# [Problem details]
The task calls for the lines from the start of the entries below through the line with "Maine Get Your", given again verbatim, with every picture dropped.

[Stored dataset items]
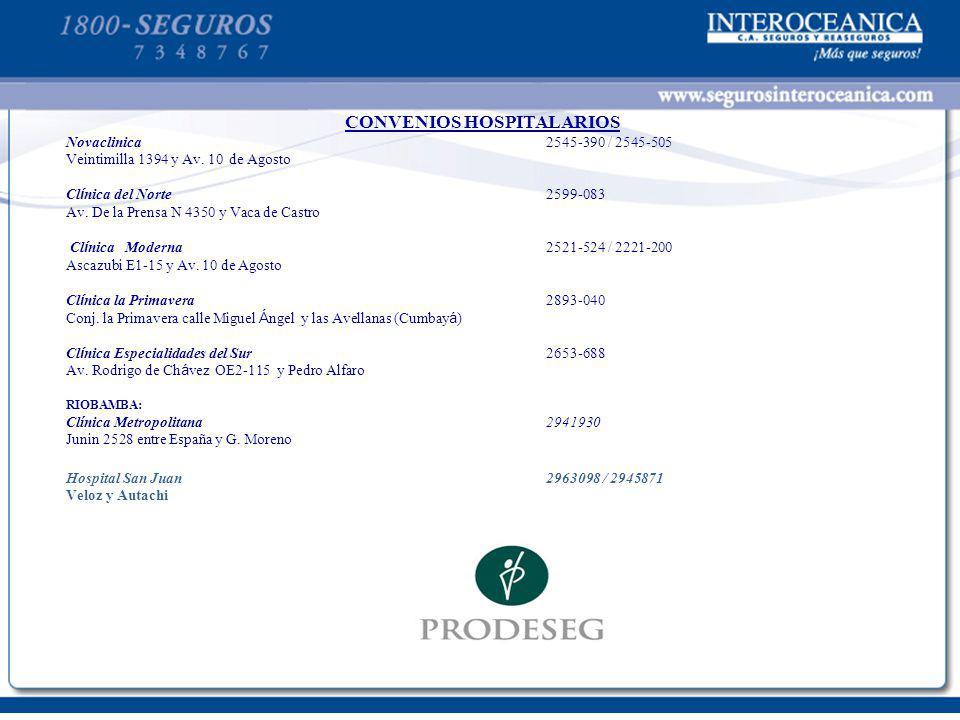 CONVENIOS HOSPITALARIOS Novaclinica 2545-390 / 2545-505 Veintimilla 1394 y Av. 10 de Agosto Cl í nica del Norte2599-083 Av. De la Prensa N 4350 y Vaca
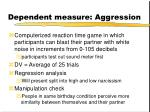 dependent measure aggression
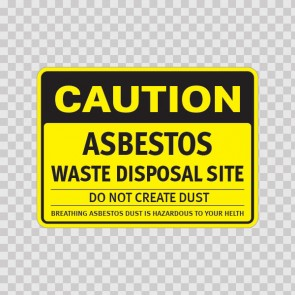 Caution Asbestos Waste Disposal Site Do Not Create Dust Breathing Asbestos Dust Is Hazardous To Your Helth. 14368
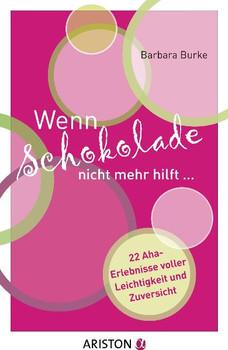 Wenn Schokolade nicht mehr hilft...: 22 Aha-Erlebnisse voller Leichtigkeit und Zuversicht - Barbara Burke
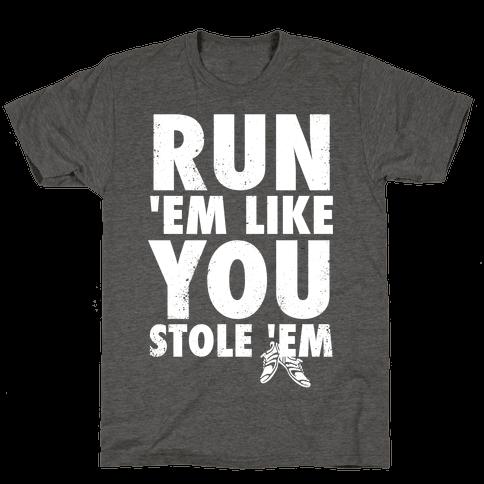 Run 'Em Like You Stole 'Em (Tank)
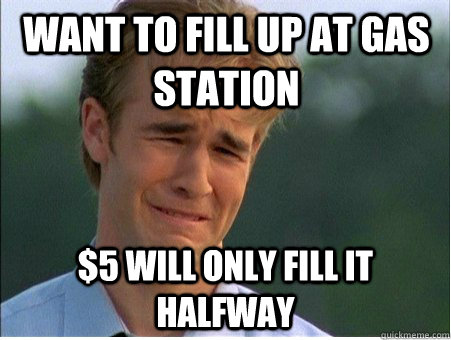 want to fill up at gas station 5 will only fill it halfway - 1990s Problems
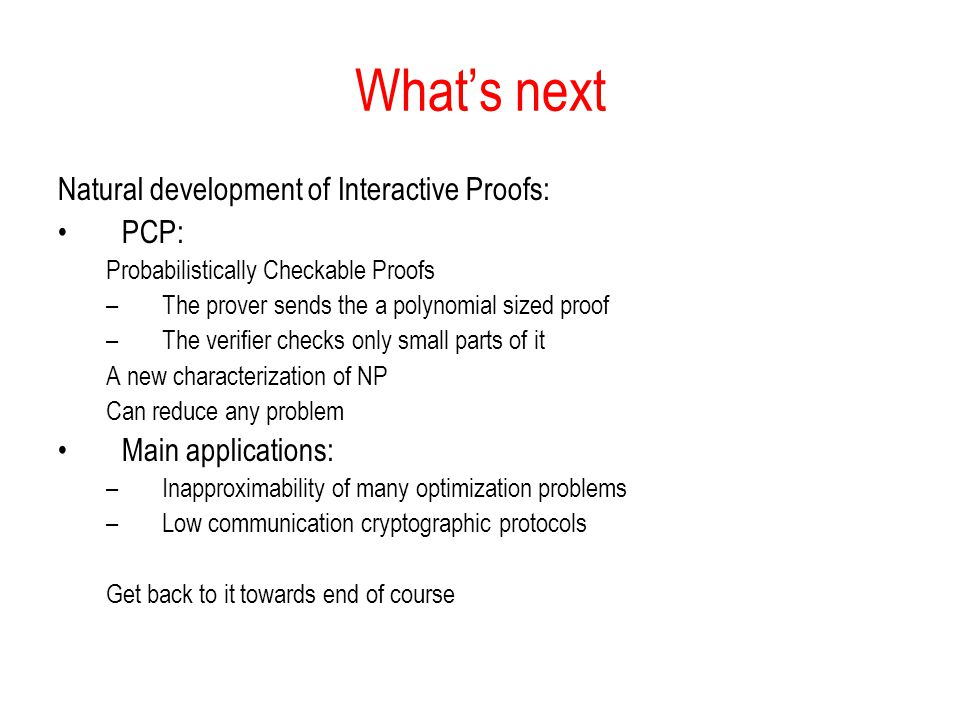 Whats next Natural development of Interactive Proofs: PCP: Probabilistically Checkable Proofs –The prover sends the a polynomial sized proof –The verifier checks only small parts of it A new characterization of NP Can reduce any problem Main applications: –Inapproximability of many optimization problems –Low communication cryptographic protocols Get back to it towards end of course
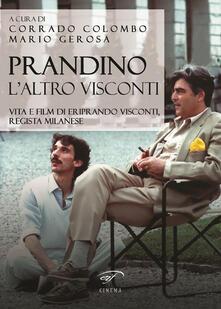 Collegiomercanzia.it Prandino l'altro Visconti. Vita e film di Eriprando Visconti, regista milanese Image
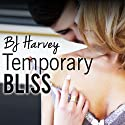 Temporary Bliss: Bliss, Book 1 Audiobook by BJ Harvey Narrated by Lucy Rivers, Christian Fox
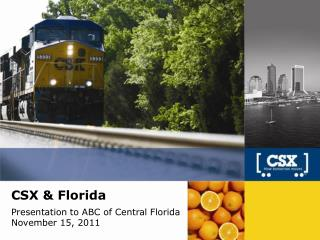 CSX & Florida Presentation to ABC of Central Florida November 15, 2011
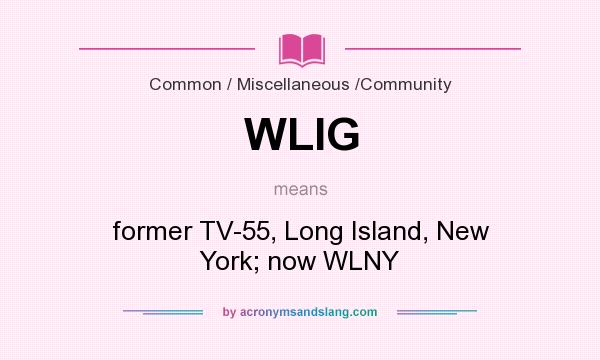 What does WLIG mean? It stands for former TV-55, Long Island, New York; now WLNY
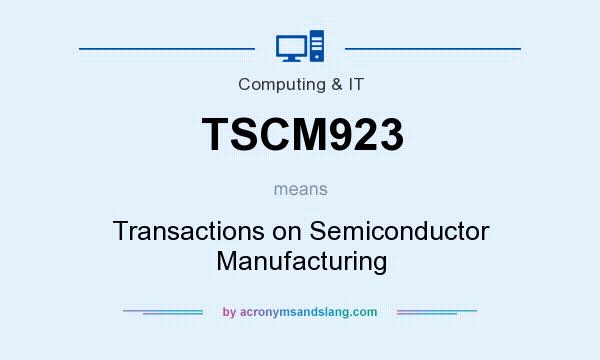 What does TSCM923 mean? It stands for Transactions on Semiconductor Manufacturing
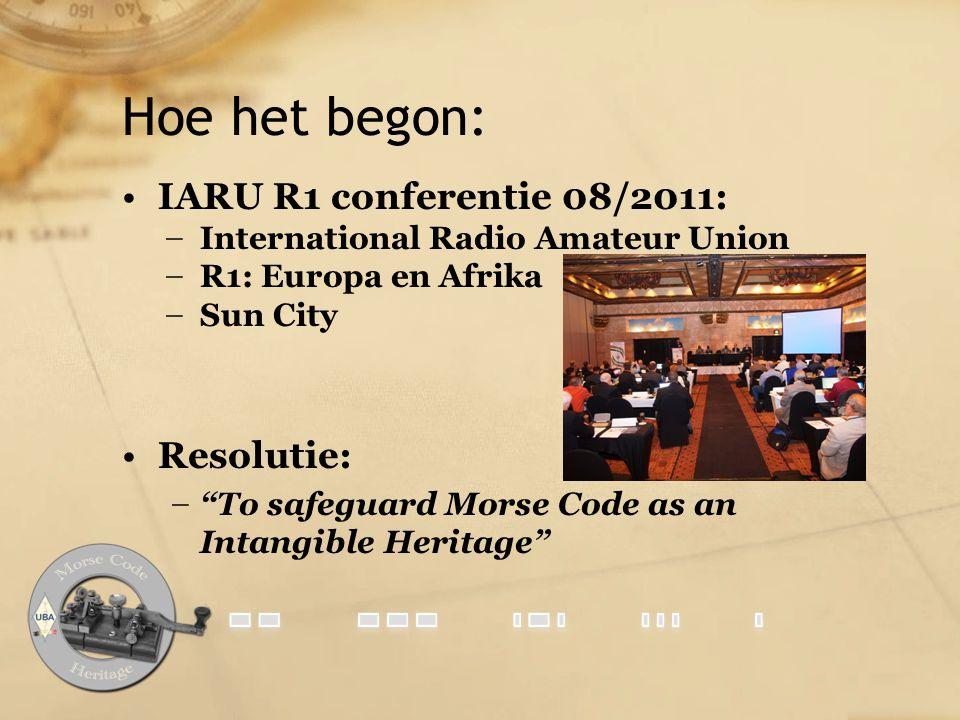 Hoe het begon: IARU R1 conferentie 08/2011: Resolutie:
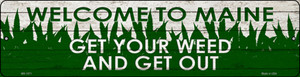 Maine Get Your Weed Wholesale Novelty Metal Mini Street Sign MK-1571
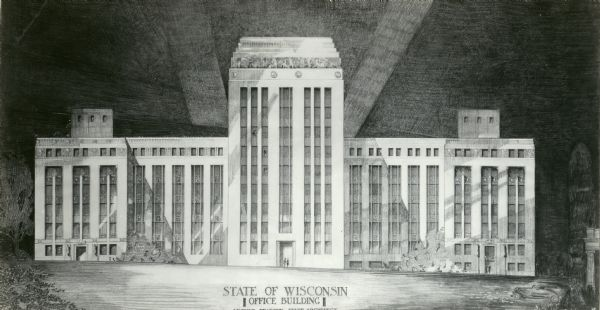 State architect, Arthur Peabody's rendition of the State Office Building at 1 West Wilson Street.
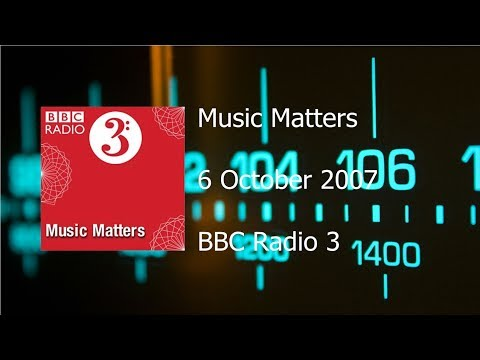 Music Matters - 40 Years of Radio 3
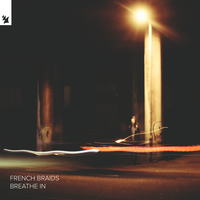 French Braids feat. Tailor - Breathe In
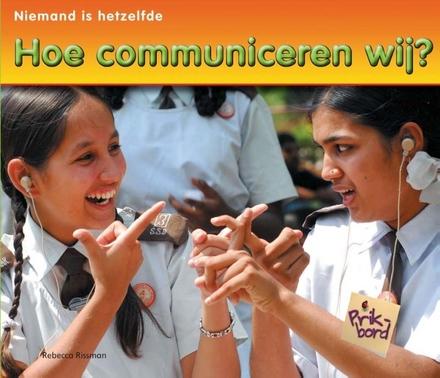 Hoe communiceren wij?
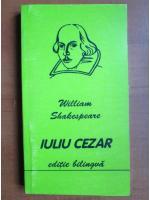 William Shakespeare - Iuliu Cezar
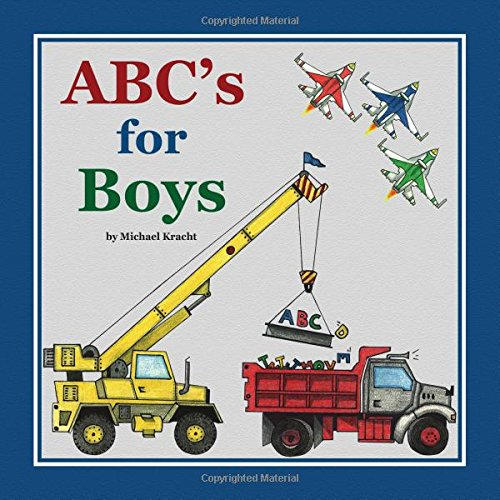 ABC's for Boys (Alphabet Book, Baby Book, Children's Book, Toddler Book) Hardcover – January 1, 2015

# [Task output]
 CONVENIOS HOSPITALARIOS Novaclinica 2545-390 / 2545-505 Veintimilla 1394 y Av. 10 de Agosto Cl í nica del Norte2599-083 Av. De la Prensa N 4350 y Vaca
 dependent measure aggression
 Caution Asbestos Waste Disposal Site Do Not Create Dust Breathing Asbestos Dust Is Hazardous To Your Helth. 14368
 Wenn Schokolade nicht mehr hilft...: 22 Aha-Erlebnisse voller Leichtigkeit und Zuversicht - Barbara Burke
 Run 'Em Like You Stole 'Em (Tank)
 want to fill up at gas station 5 will only fill it halfway - 1990s Problems
 Whats next Natural development of Interactive Proofs: PCP: Probabilistically Checkable Proofs –The prover sends the a polynomial sized proof –The verifier checks only small parts of it A new characterization of NP Can reduce any problem Main applications: –Inapproximability of many optimization problems –Low communication cryptographic protocols Get back to it towards end of course
 Collegiomercanzia.it Prandino l'altro Visconti. Vita e film di Eriprando Visconti, regista milanese Image
 Temporary Bliss: Bliss, Book 1 Audiobook by BJ Harvey Narrated by Lucy Rivers, Christian Fox
 CSX & Florida Presentation to ABC of Central Florida November 15, 2011
 What does WLIG mean? It stands for former TV-55, Long Island, New York; now WLNY
 What does TSCM923 mean? It stands for Transactions on Semiconductor Manufacturing
 Hoe het begon: IARU R1 conferentie 08/2011: Resolutie:
 Maine Get Your Weed Wholesale Novelty Metal Mini Street Sign MK-1571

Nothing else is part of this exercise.